Source:
○ ○ ○
The second direction of generalization is in the concrete mathematical expressions measuring the “sharpness” of distributions, or the error of an approximate measurement. There are many choices here, depending on the problem at hand. To begin with there can be different metrics expressing the distance between measured outcomes. In information theory one is often not interested in the values assigned to the outcomes, but in non-parametric properties of their distribution, which leads to entropy and related quantities as a measure of sharpness. Furthermore, standard deviation may a poor rendering of the concrete conditions in which the relation is applied: For the statement that a particle passed through a slit, i.e., the lateral position is confined to an interval, a maximum norm on the deviation from the center will be much more adequate than a mean quadratic error. Typically, all the variants of the deviation measures give relations with the same qualitative content, but the quantitative statement (and the exact constants) will differ.

Finally, the third direction of generalization is the application to arbitrary pairs of observables. The Robertson relation involving the expectations of the commutator in the lower bound fails to provide preparation uncertainty relation in the above sense because the only state-independent lower bound one can get from it is zero. Nevertheless, non-trivial state-independent bounds usually do exist. Uncertainty is really a ubiquitous phenomenon, joint measurability or simultaneous sharp preparability are the exceptions rather than the rule.
○ ○ ○
Listed records:
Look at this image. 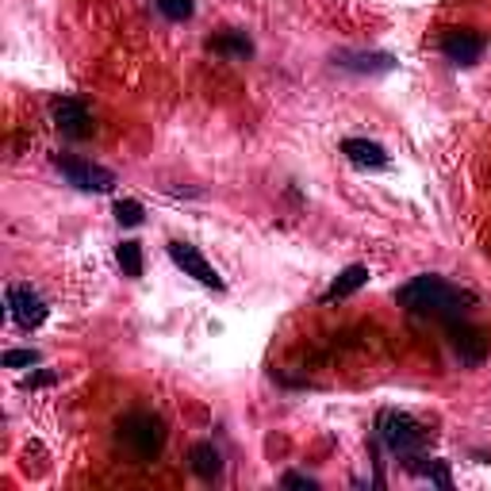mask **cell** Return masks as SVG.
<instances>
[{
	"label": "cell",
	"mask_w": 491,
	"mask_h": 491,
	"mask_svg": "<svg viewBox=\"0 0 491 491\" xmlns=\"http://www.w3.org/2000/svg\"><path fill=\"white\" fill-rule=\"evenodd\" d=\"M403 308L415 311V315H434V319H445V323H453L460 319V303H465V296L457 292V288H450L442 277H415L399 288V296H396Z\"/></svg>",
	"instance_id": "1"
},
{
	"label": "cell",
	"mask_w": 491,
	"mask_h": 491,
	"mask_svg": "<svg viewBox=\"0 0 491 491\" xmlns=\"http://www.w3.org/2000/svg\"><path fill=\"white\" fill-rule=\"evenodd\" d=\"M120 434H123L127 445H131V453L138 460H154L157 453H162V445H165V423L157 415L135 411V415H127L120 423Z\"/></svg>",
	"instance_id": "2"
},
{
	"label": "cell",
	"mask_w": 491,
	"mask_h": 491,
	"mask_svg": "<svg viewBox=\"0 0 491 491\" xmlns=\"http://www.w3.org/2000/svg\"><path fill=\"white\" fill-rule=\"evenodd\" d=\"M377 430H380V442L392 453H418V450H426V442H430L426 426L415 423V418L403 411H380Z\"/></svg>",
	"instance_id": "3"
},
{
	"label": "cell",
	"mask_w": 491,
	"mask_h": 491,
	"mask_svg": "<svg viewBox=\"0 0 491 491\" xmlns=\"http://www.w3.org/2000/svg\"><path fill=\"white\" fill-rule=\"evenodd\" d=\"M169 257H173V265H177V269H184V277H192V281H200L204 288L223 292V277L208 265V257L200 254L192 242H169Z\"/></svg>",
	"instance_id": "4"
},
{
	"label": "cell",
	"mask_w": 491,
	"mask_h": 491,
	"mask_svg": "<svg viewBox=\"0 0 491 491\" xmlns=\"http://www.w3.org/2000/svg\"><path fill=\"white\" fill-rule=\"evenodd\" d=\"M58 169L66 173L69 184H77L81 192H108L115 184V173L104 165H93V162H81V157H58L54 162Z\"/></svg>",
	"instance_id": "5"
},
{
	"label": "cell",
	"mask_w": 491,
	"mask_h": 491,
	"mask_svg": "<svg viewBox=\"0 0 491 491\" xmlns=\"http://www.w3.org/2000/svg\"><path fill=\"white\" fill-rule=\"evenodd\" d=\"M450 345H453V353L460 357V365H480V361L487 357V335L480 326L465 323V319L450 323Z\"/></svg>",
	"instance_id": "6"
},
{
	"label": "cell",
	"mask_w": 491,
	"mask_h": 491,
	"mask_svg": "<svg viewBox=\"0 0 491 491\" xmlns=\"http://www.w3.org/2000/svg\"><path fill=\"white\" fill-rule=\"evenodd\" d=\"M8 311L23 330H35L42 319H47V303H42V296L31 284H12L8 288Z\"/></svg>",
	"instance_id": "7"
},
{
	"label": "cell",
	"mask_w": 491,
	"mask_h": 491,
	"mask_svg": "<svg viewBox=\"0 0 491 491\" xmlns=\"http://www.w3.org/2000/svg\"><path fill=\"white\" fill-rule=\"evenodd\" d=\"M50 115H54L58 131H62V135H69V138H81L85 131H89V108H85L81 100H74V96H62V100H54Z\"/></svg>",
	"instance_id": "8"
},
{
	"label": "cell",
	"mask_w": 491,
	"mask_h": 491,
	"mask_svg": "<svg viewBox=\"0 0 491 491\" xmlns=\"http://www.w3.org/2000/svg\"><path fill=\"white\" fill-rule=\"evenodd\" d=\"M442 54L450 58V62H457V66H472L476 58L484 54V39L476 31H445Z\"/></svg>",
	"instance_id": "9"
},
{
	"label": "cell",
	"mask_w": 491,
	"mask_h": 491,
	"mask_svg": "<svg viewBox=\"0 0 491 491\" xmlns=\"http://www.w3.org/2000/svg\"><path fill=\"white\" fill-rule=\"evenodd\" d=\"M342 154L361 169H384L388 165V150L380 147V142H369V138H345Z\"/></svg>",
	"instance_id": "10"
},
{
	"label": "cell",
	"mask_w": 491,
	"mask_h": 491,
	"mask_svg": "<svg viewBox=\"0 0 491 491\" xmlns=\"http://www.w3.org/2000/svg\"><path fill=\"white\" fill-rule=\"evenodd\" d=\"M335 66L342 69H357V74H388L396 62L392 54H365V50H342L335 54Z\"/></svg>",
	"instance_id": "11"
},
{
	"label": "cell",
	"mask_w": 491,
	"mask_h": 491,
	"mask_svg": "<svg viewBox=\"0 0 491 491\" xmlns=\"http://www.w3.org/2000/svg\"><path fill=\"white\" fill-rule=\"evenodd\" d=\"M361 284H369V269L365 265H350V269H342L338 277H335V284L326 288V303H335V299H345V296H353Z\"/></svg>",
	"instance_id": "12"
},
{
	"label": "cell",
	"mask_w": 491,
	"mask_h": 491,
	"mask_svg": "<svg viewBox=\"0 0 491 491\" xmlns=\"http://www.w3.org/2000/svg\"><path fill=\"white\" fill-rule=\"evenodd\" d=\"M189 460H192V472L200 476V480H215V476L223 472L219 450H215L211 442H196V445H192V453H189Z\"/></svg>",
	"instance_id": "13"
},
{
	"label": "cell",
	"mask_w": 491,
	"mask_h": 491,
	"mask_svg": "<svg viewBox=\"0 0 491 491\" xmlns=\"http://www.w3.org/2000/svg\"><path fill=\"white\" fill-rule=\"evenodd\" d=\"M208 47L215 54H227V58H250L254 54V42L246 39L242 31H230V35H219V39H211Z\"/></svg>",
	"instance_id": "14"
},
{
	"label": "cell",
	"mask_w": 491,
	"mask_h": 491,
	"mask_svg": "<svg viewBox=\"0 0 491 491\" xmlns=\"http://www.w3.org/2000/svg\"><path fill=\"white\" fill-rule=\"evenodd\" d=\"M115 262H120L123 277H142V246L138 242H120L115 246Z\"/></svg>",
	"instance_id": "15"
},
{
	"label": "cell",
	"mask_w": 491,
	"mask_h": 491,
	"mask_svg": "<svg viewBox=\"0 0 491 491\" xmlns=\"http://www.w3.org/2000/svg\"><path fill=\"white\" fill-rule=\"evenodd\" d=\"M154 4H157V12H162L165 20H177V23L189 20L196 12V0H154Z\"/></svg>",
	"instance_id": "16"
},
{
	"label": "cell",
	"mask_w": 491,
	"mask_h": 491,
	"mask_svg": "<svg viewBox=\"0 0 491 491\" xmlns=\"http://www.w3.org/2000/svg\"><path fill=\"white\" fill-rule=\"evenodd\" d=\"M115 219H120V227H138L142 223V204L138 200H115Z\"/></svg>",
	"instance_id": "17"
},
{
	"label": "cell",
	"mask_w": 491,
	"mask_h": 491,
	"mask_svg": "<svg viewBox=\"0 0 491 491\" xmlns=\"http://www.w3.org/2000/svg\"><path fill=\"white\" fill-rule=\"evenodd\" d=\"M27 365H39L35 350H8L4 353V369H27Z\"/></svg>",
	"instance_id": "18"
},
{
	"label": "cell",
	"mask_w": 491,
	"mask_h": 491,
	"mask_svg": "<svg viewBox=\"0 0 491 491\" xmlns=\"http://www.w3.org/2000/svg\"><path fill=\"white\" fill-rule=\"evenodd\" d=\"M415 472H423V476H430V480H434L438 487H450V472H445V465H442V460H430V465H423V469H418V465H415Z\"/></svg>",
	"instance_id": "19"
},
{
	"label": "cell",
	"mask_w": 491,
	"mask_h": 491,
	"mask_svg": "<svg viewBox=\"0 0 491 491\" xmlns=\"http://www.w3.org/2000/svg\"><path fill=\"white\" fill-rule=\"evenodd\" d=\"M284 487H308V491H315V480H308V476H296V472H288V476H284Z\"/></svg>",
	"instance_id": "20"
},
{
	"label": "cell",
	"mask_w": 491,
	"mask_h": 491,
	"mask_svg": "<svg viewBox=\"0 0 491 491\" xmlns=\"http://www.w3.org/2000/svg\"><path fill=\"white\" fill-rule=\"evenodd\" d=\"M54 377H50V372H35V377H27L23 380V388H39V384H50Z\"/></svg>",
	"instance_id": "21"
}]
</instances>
○ ○ ○
Tasks to complete:
• 1. In the text on uncertainty relations, rewrite the stretch from "Finally, the third" to "than the rule.", putting "pervasive" in place of "ubiquitous".
• 2. Pick up the text on uncertainty relations after its last sentence and carry it forward.

Outputs:
• 1.
Finally, the third direction of generalization is the application to arbitrary pairs of observables. The Robertson relation involving the expectations of the commutator in the lower bound fails to provide preparation uncertainty relation in the above sense because the only state-independent lower bound one can get from it is zero. Nevertheless, non-trivial state-independent bounds usually do exist. Uncertainty is really a pervasive phenomenon, joint measurability or simultaneous sharp preparability are the exceptions rather than the rule.

• 2.
With all these generalizations one ends up with a zoo of relations and, perhaps, with the possibility of writing many boring papers. Our excuse for adding to this zoo is twofold: On one hand there is only a relatively small set of standard observables and pairs for which uncertainty questions are relevant—and number and angle, to be studied here, are one such pair. On the other hand, we believe that the general methods for obtaining sharp relations are of some interest. In this way, when one rare animal from the zoo comes in handy, the pertinent sharp uncertainty relation can be generated easily, following standard procedures. This is why we organized our paper according to the methods employed.

It is a special property of the case at hand—number and angle—that an essentially complete treatment can be given. This is due to the phase space symmetry which implies, exactly as for standard position and momentum Busch et al. (2014), that “metric distance” and “calibration distance” for the error assessment of observables satisfy the same relations and also that they are quantitatively the same as corresponding preparation uncertainty relations. In this paper we deduce the ensuing measurement uncertainty relations for number and angle.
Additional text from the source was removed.